The two main pieces of evidence are 1) that the pole of rotation of the comet is oriented in the right way for such a close approach to have occurred and 2) that numerous features on the head and body line up, suggesting a single body that was stretched.
Here’s the reproduced email.
Dear C
I have a hypothesis regarding 67P/Churyumov-Gerasimenko which might be proven with data from instruments on Rosetta. I gather you have also researched the Jovian system so I wondered if you might entertain the theory which is as follows:
1) I believe 67P/C-G was once a single body that has been stretched to its present form and is therefore not a contact binary.
2) This stretching could have occurred if 67P/C-G made a close approach to Jupiter, under the Roche limit and through its inner ring system in the last 10,000 years or so.

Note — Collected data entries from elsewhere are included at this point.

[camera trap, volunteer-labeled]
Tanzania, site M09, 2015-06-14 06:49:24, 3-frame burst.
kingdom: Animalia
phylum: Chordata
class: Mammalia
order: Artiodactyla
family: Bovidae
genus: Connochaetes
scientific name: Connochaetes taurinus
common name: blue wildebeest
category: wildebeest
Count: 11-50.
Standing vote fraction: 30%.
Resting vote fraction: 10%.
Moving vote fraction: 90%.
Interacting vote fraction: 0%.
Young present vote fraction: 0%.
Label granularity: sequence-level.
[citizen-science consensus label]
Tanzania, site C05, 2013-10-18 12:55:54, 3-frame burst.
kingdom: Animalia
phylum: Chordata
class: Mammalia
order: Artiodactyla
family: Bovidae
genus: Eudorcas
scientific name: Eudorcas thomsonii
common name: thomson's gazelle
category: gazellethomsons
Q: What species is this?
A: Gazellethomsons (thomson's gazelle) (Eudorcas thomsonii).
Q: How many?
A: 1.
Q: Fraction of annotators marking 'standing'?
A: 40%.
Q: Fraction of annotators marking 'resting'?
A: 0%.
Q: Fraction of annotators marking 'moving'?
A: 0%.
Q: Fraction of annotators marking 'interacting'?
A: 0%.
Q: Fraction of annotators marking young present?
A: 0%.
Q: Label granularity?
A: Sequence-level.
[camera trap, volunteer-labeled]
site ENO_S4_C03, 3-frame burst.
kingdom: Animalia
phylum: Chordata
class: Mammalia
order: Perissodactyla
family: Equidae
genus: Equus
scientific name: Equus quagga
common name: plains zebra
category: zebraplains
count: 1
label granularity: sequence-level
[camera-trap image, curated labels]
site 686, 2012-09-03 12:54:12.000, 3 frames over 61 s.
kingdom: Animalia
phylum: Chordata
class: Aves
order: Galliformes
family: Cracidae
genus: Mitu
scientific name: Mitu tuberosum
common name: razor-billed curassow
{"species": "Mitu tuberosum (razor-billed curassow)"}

There is some evidence for this:
1) the pole of rotation of the comet is roughly at right angles to its Jovicentric radiant meaning the end-over-end rotation would be prograde along that radiant on approach. F, the modeller I collaborate with found that the rotation vector induced in geocentric close approaches is always prograde, that is, along the radiant.
2) using the rubber duck analogy, the stretching of the head away from the body is a classic Roche pass stretch when compared with our geocentric Roche modelling.
3) I’ve analysed all photos of 67P/C-G and have found two dozen close matches between the head and the body. I’m quite certain they fit together and were once one solid, single entity, not a binary.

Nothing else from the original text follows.